Thursday, August 8, 2013

From Employee to Consultant - How To Make the Shift

Anthony checks in with a delightful story from the BBC on a well paid fellow who hired people overseas to do his work.  (This got lost on my computer, so I put it up just now):
"The employee, an "inoffensive and quiet" but talented man versed in several programming languages, "spent less than one fifth of his six-figure salary for a Chinese firm to do his job for him", Mr Valentine said.
"Authentication was no problem. He physically FedExed his RSA [security] token to China so that the third-party contractor could log-in under his credentials during the workday. It would appear that he was working an average nine-to-five work day," he added.
http://www.bbc.co.uk/news/technology-21043693
And he watched cat videos!  He could have started another business. 

But he did start another business.  He was thinking of his "employer" as a client, and with the money he was paid gave his "client" the very best value for their money.  His job was providing management services for his "client" (employer).

Now what is curious to me about this is the fact that this was going on in the 1980s, so I presume it has blossomed wildly in the last 30 years.  When a firm like Microsoft or Google has a "brilliant" Asian worker who seems to produce as much as ten others, perhaps it is because he has ten others working for him.

With the foreign expert immigration H1-B visa program such a benefit to tech companies, and the bane to USA tech engineers, perhaps someone should study to what degree USA tech engineers are competing against H1-B engineers, who happen to have a posse back in Bangalore doing the heavy lifting.

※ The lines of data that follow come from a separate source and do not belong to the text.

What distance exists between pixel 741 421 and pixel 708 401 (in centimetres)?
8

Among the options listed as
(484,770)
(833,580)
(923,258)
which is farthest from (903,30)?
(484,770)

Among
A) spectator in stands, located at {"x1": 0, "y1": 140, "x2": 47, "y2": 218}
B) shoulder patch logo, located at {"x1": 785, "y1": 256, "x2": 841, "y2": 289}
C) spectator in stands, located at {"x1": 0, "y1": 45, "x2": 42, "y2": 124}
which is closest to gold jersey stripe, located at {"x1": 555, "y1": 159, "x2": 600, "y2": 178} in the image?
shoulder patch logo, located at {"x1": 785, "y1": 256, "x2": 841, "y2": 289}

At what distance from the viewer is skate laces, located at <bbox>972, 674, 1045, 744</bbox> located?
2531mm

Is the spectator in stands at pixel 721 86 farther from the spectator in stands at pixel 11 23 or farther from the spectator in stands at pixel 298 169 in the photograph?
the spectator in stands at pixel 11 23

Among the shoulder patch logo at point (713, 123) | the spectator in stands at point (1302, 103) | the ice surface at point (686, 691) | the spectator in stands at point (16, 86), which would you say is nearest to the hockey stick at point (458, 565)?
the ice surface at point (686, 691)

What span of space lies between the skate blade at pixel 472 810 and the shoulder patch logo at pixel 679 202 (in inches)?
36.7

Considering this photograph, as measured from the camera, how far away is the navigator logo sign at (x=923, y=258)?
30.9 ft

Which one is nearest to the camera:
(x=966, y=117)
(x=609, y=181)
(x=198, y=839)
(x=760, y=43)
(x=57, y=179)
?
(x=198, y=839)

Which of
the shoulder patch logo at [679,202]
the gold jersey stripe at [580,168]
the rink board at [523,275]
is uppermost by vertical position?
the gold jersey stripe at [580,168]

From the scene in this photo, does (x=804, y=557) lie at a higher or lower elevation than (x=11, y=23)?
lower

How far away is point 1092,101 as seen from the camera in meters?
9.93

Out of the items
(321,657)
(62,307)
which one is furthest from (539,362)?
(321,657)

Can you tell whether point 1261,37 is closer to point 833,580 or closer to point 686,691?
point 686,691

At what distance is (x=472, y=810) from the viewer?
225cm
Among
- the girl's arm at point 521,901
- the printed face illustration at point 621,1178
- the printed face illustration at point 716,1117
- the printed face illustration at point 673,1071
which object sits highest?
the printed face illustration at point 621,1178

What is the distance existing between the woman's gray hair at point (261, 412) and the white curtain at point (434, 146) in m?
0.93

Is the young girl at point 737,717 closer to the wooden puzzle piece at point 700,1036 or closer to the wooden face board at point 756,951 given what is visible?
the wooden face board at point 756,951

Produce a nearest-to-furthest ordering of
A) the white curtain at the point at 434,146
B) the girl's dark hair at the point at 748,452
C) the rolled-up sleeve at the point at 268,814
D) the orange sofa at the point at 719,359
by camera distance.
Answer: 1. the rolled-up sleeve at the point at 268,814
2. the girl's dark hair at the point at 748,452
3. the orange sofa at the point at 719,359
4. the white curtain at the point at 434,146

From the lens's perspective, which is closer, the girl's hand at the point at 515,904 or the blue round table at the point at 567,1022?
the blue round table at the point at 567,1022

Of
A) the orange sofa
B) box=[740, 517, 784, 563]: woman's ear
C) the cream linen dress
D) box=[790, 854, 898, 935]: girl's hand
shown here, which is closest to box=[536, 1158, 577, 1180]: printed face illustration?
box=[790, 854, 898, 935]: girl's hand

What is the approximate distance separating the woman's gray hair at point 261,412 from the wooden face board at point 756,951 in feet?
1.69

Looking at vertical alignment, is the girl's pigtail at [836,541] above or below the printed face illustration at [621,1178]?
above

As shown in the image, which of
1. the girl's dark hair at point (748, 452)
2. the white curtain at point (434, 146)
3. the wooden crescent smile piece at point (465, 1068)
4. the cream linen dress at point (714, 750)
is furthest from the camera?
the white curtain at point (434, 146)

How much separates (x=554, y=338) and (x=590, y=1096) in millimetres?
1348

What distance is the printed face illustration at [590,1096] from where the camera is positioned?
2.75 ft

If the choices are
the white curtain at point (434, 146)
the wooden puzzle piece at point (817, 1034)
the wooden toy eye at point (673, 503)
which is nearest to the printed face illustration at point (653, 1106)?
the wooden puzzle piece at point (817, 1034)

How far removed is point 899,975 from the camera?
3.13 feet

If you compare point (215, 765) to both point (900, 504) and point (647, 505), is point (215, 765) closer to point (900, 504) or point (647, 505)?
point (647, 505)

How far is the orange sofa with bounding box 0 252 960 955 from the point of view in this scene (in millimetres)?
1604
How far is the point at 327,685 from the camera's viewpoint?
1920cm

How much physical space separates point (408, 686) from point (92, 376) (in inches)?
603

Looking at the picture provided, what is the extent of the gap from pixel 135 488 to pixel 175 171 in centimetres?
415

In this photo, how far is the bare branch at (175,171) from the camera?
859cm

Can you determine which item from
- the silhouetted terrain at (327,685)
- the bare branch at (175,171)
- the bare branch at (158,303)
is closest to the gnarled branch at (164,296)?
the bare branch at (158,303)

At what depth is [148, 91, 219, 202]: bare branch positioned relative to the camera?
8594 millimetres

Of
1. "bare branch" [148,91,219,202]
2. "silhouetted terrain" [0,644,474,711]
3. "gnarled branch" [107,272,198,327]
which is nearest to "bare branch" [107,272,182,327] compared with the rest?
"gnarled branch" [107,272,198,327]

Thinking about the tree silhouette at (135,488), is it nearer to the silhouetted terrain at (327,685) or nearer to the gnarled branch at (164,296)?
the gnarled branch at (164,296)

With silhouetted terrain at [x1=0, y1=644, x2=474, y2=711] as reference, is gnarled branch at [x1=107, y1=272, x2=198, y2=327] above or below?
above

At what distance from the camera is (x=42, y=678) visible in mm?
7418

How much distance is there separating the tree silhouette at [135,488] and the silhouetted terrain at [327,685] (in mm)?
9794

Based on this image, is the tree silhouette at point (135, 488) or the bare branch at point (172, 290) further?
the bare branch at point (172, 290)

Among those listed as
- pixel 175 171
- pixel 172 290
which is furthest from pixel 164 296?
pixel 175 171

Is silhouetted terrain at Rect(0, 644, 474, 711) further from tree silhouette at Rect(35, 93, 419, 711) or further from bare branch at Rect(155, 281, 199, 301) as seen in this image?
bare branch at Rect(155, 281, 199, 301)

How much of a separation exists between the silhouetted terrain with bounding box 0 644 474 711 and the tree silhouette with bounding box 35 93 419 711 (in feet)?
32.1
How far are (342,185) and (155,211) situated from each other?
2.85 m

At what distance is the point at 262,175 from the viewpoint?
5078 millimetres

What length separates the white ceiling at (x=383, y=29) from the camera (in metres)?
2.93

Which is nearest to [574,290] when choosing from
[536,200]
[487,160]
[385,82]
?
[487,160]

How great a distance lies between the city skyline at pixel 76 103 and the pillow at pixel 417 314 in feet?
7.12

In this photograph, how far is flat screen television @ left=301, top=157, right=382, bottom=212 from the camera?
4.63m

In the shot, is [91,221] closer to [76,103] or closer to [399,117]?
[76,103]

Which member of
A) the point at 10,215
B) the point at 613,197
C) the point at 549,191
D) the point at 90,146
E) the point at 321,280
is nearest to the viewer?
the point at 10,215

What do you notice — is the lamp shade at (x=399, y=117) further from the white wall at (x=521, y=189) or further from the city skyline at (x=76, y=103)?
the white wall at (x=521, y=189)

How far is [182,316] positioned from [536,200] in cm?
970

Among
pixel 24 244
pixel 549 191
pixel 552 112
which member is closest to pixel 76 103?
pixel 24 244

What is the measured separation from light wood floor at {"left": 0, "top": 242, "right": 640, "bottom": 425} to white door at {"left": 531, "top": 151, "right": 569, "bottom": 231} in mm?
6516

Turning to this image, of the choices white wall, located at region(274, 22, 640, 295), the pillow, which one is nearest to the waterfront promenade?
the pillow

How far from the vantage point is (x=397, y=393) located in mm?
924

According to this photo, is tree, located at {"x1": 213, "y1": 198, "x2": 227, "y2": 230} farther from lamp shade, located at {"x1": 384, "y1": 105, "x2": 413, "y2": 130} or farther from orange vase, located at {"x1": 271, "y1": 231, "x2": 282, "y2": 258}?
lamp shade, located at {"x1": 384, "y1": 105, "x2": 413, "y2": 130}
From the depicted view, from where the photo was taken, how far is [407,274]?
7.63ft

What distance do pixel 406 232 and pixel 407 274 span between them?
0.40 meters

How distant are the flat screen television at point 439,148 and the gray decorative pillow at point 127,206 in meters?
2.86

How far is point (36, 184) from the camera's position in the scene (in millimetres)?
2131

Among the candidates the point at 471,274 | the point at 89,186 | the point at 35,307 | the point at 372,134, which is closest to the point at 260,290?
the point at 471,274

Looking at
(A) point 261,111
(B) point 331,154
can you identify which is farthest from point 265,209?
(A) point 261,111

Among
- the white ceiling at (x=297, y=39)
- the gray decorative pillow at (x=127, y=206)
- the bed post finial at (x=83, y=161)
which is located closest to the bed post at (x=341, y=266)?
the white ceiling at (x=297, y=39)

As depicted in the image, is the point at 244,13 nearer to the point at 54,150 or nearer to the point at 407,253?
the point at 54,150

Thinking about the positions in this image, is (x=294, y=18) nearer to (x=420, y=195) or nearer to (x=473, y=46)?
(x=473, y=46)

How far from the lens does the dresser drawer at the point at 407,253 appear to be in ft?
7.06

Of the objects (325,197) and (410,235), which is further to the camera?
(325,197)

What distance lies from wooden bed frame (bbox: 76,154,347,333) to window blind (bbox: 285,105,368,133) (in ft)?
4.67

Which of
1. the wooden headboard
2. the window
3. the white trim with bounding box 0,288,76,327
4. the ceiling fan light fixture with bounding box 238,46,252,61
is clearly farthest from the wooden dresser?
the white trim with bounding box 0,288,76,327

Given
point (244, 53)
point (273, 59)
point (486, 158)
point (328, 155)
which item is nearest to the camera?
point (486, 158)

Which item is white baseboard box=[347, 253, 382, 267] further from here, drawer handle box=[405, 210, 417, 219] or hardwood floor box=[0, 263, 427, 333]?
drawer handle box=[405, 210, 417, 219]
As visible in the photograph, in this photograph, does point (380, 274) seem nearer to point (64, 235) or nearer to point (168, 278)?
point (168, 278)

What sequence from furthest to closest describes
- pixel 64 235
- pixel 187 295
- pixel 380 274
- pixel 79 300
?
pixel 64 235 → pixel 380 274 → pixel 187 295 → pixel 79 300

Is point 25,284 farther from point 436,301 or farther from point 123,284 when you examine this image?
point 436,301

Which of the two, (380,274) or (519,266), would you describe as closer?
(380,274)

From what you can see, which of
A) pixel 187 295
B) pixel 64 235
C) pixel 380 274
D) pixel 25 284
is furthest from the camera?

Now,  I have no problem at all with this.  The job is getting done.  I would just say those USA tech engineers who cannot compete alone against Fan + 12, simply line up your own 12, like the enterprising fellow upon which the BBC reports.

No doubt this fellow will lose his job and perhaps face sanctions.  Too bad.  I'd love to work with him. And the "barefoot bandit" teen who eluded law enforcement for a few years as he had no problem figuring out how to escape in airplanes and boats on intuition as to how they worked, and the child who scammed his way onto flights across the country to see his grandpa.  We prosecute these kids!  Crazy!